The Story
Why it exists.
The beginning
Nobile 1942 built its Bon Bon series as a tribute to the simple, reckless joy of confection. The second installment, Bon Bon alla Fragola, takes its name from the Italian for strawberry bonbon, leaning hard into the association. The brand's own press release names Little Red Riding Hood directly: the innocent girl, the forest, the wolf in grandmother's clothing. It's a wink. Strawberry and blueberry open the story, bright and tart, their fruity brightness inviting you in. Raspberry and strawberry candy follow at the heart, adding richness and a deeper sweetness. White musk closes it, soft and skin-close, lingering like the bed the wolf was waiting in.

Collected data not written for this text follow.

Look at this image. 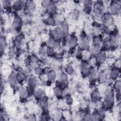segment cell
<instances>
[{
  "mask_svg": "<svg viewBox=\"0 0 121 121\" xmlns=\"http://www.w3.org/2000/svg\"><path fill=\"white\" fill-rule=\"evenodd\" d=\"M110 13L113 15H117L120 12L121 3L120 1H112L110 3L109 5Z\"/></svg>",
  "mask_w": 121,
  "mask_h": 121,
  "instance_id": "obj_1",
  "label": "cell"
},
{
  "mask_svg": "<svg viewBox=\"0 0 121 121\" xmlns=\"http://www.w3.org/2000/svg\"><path fill=\"white\" fill-rule=\"evenodd\" d=\"M22 24V18L19 16H16L12 21V26L13 28L16 31L19 30L20 29L21 27Z\"/></svg>",
  "mask_w": 121,
  "mask_h": 121,
  "instance_id": "obj_2",
  "label": "cell"
},
{
  "mask_svg": "<svg viewBox=\"0 0 121 121\" xmlns=\"http://www.w3.org/2000/svg\"><path fill=\"white\" fill-rule=\"evenodd\" d=\"M58 83L59 84V85L58 86H60V87L61 86H63L64 87L67 86L68 83V77L67 74L64 72L60 73L58 78Z\"/></svg>",
  "mask_w": 121,
  "mask_h": 121,
  "instance_id": "obj_3",
  "label": "cell"
},
{
  "mask_svg": "<svg viewBox=\"0 0 121 121\" xmlns=\"http://www.w3.org/2000/svg\"><path fill=\"white\" fill-rule=\"evenodd\" d=\"M35 7V4L33 1H26L25 2L24 11L27 13H31L34 10Z\"/></svg>",
  "mask_w": 121,
  "mask_h": 121,
  "instance_id": "obj_4",
  "label": "cell"
},
{
  "mask_svg": "<svg viewBox=\"0 0 121 121\" xmlns=\"http://www.w3.org/2000/svg\"><path fill=\"white\" fill-rule=\"evenodd\" d=\"M35 97L39 100L45 97V93L44 91L40 88H37L34 91V93Z\"/></svg>",
  "mask_w": 121,
  "mask_h": 121,
  "instance_id": "obj_5",
  "label": "cell"
},
{
  "mask_svg": "<svg viewBox=\"0 0 121 121\" xmlns=\"http://www.w3.org/2000/svg\"><path fill=\"white\" fill-rule=\"evenodd\" d=\"M38 78L35 76L32 75L29 76L27 79V82L29 86L33 88H34L37 85H38Z\"/></svg>",
  "mask_w": 121,
  "mask_h": 121,
  "instance_id": "obj_6",
  "label": "cell"
},
{
  "mask_svg": "<svg viewBox=\"0 0 121 121\" xmlns=\"http://www.w3.org/2000/svg\"><path fill=\"white\" fill-rule=\"evenodd\" d=\"M98 75V72L97 69L95 67L90 66L89 69V72L88 74L89 77L90 79L92 80H95L97 78V77Z\"/></svg>",
  "mask_w": 121,
  "mask_h": 121,
  "instance_id": "obj_7",
  "label": "cell"
},
{
  "mask_svg": "<svg viewBox=\"0 0 121 121\" xmlns=\"http://www.w3.org/2000/svg\"><path fill=\"white\" fill-rule=\"evenodd\" d=\"M67 43L70 49L75 48L78 44V39L75 36H72L67 40Z\"/></svg>",
  "mask_w": 121,
  "mask_h": 121,
  "instance_id": "obj_8",
  "label": "cell"
},
{
  "mask_svg": "<svg viewBox=\"0 0 121 121\" xmlns=\"http://www.w3.org/2000/svg\"><path fill=\"white\" fill-rule=\"evenodd\" d=\"M106 56L105 54V52H100L96 55V60L97 61V63H99L101 64L102 63L105 62L106 60Z\"/></svg>",
  "mask_w": 121,
  "mask_h": 121,
  "instance_id": "obj_9",
  "label": "cell"
},
{
  "mask_svg": "<svg viewBox=\"0 0 121 121\" xmlns=\"http://www.w3.org/2000/svg\"><path fill=\"white\" fill-rule=\"evenodd\" d=\"M25 2L23 0H17L13 3V7L14 9L17 11H19L25 7Z\"/></svg>",
  "mask_w": 121,
  "mask_h": 121,
  "instance_id": "obj_10",
  "label": "cell"
},
{
  "mask_svg": "<svg viewBox=\"0 0 121 121\" xmlns=\"http://www.w3.org/2000/svg\"><path fill=\"white\" fill-rule=\"evenodd\" d=\"M108 75L104 71H102L101 72L98 73L97 79L99 84L105 83L107 78H108Z\"/></svg>",
  "mask_w": 121,
  "mask_h": 121,
  "instance_id": "obj_11",
  "label": "cell"
},
{
  "mask_svg": "<svg viewBox=\"0 0 121 121\" xmlns=\"http://www.w3.org/2000/svg\"><path fill=\"white\" fill-rule=\"evenodd\" d=\"M9 84L13 87L16 86L17 84V74L15 73H12L10 74L9 77Z\"/></svg>",
  "mask_w": 121,
  "mask_h": 121,
  "instance_id": "obj_12",
  "label": "cell"
},
{
  "mask_svg": "<svg viewBox=\"0 0 121 121\" xmlns=\"http://www.w3.org/2000/svg\"><path fill=\"white\" fill-rule=\"evenodd\" d=\"M101 97V94L97 89L94 90L91 94V98L94 102H97L100 101Z\"/></svg>",
  "mask_w": 121,
  "mask_h": 121,
  "instance_id": "obj_13",
  "label": "cell"
},
{
  "mask_svg": "<svg viewBox=\"0 0 121 121\" xmlns=\"http://www.w3.org/2000/svg\"><path fill=\"white\" fill-rule=\"evenodd\" d=\"M46 44L47 47L54 49L59 43L55 39L52 37H49L48 40L46 41Z\"/></svg>",
  "mask_w": 121,
  "mask_h": 121,
  "instance_id": "obj_14",
  "label": "cell"
},
{
  "mask_svg": "<svg viewBox=\"0 0 121 121\" xmlns=\"http://www.w3.org/2000/svg\"><path fill=\"white\" fill-rule=\"evenodd\" d=\"M91 57V52L88 50H82L81 51V59L84 61L88 60Z\"/></svg>",
  "mask_w": 121,
  "mask_h": 121,
  "instance_id": "obj_15",
  "label": "cell"
},
{
  "mask_svg": "<svg viewBox=\"0 0 121 121\" xmlns=\"http://www.w3.org/2000/svg\"><path fill=\"white\" fill-rule=\"evenodd\" d=\"M53 94L58 98H60L62 96V89L61 87L58 85H57L53 88Z\"/></svg>",
  "mask_w": 121,
  "mask_h": 121,
  "instance_id": "obj_16",
  "label": "cell"
},
{
  "mask_svg": "<svg viewBox=\"0 0 121 121\" xmlns=\"http://www.w3.org/2000/svg\"><path fill=\"white\" fill-rule=\"evenodd\" d=\"M120 75V70L119 68L115 67L113 68L112 70H111L110 73V77L112 78L114 80L118 78V77Z\"/></svg>",
  "mask_w": 121,
  "mask_h": 121,
  "instance_id": "obj_17",
  "label": "cell"
},
{
  "mask_svg": "<svg viewBox=\"0 0 121 121\" xmlns=\"http://www.w3.org/2000/svg\"><path fill=\"white\" fill-rule=\"evenodd\" d=\"M48 81L47 82L52 83L53 82L56 78V73L55 71L53 70L50 71L48 73L46 74Z\"/></svg>",
  "mask_w": 121,
  "mask_h": 121,
  "instance_id": "obj_18",
  "label": "cell"
},
{
  "mask_svg": "<svg viewBox=\"0 0 121 121\" xmlns=\"http://www.w3.org/2000/svg\"><path fill=\"white\" fill-rule=\"evenodd\" d=\"M19 96L21 99H25L28 96V91L27 88L25 87H22L19 90Z\"/></svg>",
  "mask_w": 121,
  "mask_h": 121,
  "instance_id": "obj_19",
  "label": "cell"
},
{
  "mask_svg": "<svg viewBox=\"0 0 121 121\" xmlns=\"http://www.w3.org/2000/svg\"><path fill=\"white\" fill-rule=\"evenodd\" d=\"M26 76L22 72L17 74V78L18 84H22L26 80Z\"/></svg>",
  "mask_w": 121,
  "mask_h": 121,
  "instance_id": "obj_20",
  "label": "cell"
},
{
  "mask_svg": "<svg viewBox=\"0 0 121 121\" xmlns=\"http://www.w3.org/2000/svg\"><path fill=\"white\" fill-rule=\"evenodd\" d=\"M56 19L52 16H49L45 19V22L50 26H54L56 23Z\"/></svg>",
  "mask_w": 121,
  "mask_h": 121,
  "instance_id": "obj_21",
  "label": "cell"
},
{
  "mask_svg": "<svg viewBox=\"0 0 121 121\" xmlns=\"http://www.w3.org/2000/svg\"><path fill=\"white\" fill-rule=\"evenodd\" d=\"M114 89L116 91L117 93H120L121 91V81L120 80L117 79L116 80L113 84Z\"/></svg>",
  "mask_w": 121,
  "mask_h": 121,
  "instance_id": "obj_22",
  "label": "cell"
},
{
  "mask_svg": "<svg viewBox=\"0 0 121 121\" xmlns=\"http://www.w3.org/2000/svg\"><path fill=\"white\" fill-rule=\"evenodd\" d=\"M1 7L4 9H7L10 8L11 3V2L9 0H3L1 1Z\"/></svg>",
  "mask_w": 121,
  "mask_h": 121,
  "instance_id": "obj_23",
  "label": "cell"
},
{
  "mask_svg": "<svg viewBox=\"0 0 121 121\" xmlns=\"http://www.w3.org/2000/svg\"><path fill=\"white\" fill-rule=\"evenodd\" d=\"M23 73L27 76H30L32 74V69L30 66H26V67L23 69Z\"/></svg>",
  "mask_w": 121,
  "mask_h": 121,
  "instance_id": "obj_24",
  "label": "cell"
},
{
  "mask_svg": "<svg viewBox=\"0 0 121 121\" xmlns=\"http://www.w3.org/2000/svg\"><path fill=\"white\" fill-rule=\"evenodd\" d=\"M52 3L53 2L50 0H43L41 1V5L43 8L46 9L52 4Z\"/></svg>",
  "mask_w": 121,
  "mask_h": 121,
  "instance_id": "obj_25",
  "label": "cell"
},
{
  "mask_svg": "<svg viewBox=\"0 0 121 121\" xmlns=\"http://www.w3.org/2000/svg\"><path fill=\"white\" fill-rule=\"evenodd\" d=\"M70 89L67 86H66L63 87L62 89V96H64L65 97L69 95L70 93Z\"/></svg>",
  "mask_w": 121,
  "mask_h": 121,
  "instance_id": "obj_26",
  "label": "cell"
},
{
  "mask_svg": "<svg viewBox=\"0 0 121 121\" xmlns=\"http://www.w3.org/2000/svg\"><path fill=\"white\" fill-rule=\"evenodd\" d=\"M35 74L40 76L44 73V70L41 67H36L35 69Z\"/></svg>",
  "mask_w": 121,
  "mask_h": 121,
  "instance_id": "obj_27",
  "label": "cell"
},
{
  "mask_svg": "<svg viewBox=\"0 0 121 121\" xmlns=\"http://www.w3.org/2000/svg\"><path fill=\"white\" fill-rule=\"evenodd\" d=\"M55 52L53 48H50L49 47H47L46 50V53L49 56H52L55 54Z\"/></svg>",
  "mask_w": 121,
  "mask_h": 121,
  "instance_id": "obj_28",
  "label": "cell"
},
{
  "mask_svg": "<svg viewBox=\"0 0 121 121\" xmlns=\"http://www.w3.org/2000/svg\"><path fill=\"white\" fill-rule=\"evenodd\" d=\"M66 73L69 75H72L74 73V68L71 65H68L66 68Z\"/></svg>",
  "mask_w": 121,
  "mask_h": 121,
  "instance_id": "obj_29",
  "label": "cell"
},
{
  "mask_svg": "<svg viewBox=\"0 0 121 121\" xmlns=\"http://www.w3.org/2000/svg\"><path fill=\"white\" fill-rule=\"evenodd\" d=\"M6 42L5 38L4 37L1 36L0 38V47L1 50L2 49V48H4V47L6 46Z\"/></svg>",
  "mask_w": 121,
  "mask_h": 121,
  "instance_id": "obj_30",
  "label": "cell"
},
{
  "mask_svg": "<svg viewBox=\"0 0 121 121\" xmlns=\"http://www.w3.org/2000/svg\"><path fill=\"white\" fill-rule=\"evenodd\" d=\"M66 103L69 105L71 104H72L73 99L69 95L66 97Z\"/></svg>",
  "mask_w": 121,
  "mask_h": 121,
  "instance_id": "obj_31",
  "label": "cell"
},
{
  "mask_svg": "<svg viewBox=\"0 0 121 121\" xmlns=\"http://www.w3.org/2000/svg\"><path fill=\"white\" fill-rule=\"evenodd\" d=\"M85 118L84 120H88V121H90V120H93V117L91 114L90 113H87L86 115L84 116V117Z\"/></svg>",
  "mask_w": 121,
  "mask_h": 121,
  "instance_id": "obj_32",
  "label": "cell"
},
{
  "mask_svg": "<svg viewBox=\"0 0 121 121\" xmlns=\"http://www.w3.org/2000/svg\"><path fill=\"white\" fill-rule=\"evenodd\" d=\"M28 120H30V121H33V120H35V117L34 115H30L29 116H28Z\"/></svg>",
  "mask_w": 121,
  "mask_h": 121,
  "instance_id": "obj_33",
  "label": "cell"
}]
</instances>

What makes this composition interesting isn't the individual notes, strawberry and raspberry appear in dozens of fragrances, but the way the structure refuses complexity. Most modern flankers build layers: top, heart, base, each phase pulling in a different direction. Bon Bon alla Fragola stacks two strawberry expressions on top of each other, then lets raspberry soften the transition. The effect is less pyramid, more fruit salad, everything arriving at once, then mellowing together. White musk does the quiet work of making sure it all smells like skin, not syrup.
The evolution
The opening arrives fast, blueberry and strawberry candy hitting simultaneously, the kind of bright sweetness that announces itself without apology. There's a tartness underneath, like the berries were just splashed with rain. Within fifteen minutes, the confection softens. Raspberry drifts up, merging with the strawberry until you can't separate them. The synthetic sweetness dials back, replaced by something warmer and closer. By the second hour, white musk has taken over. The sillage drops to intimate. You're not projecting anymore, you're just wearing it. On fabric, the fruit lingers another two hours as a faint, sweet stain. On skin, it fades quietly around hour six, leaving only the ghost of candy behind.
Cultural impact
II Bon Bon Alla Fragola arrived as a strawberry-forward fragrance from Nobile 1942, part of a broader surge of interest in fruity and sweet compositions within niche perfumery. The Bon Bon series provided the house with a dedicated space for exploring playful, accessible scents that might differ from their more formal offerings. Strawberry takes center stage here, rendered in a way that feels genuine rather than synthetic, with supporting notes of blueberry, raspberry, and white musk building a fragrance that moves from bright opening notes through a richer heart to a soft, lingering dry down.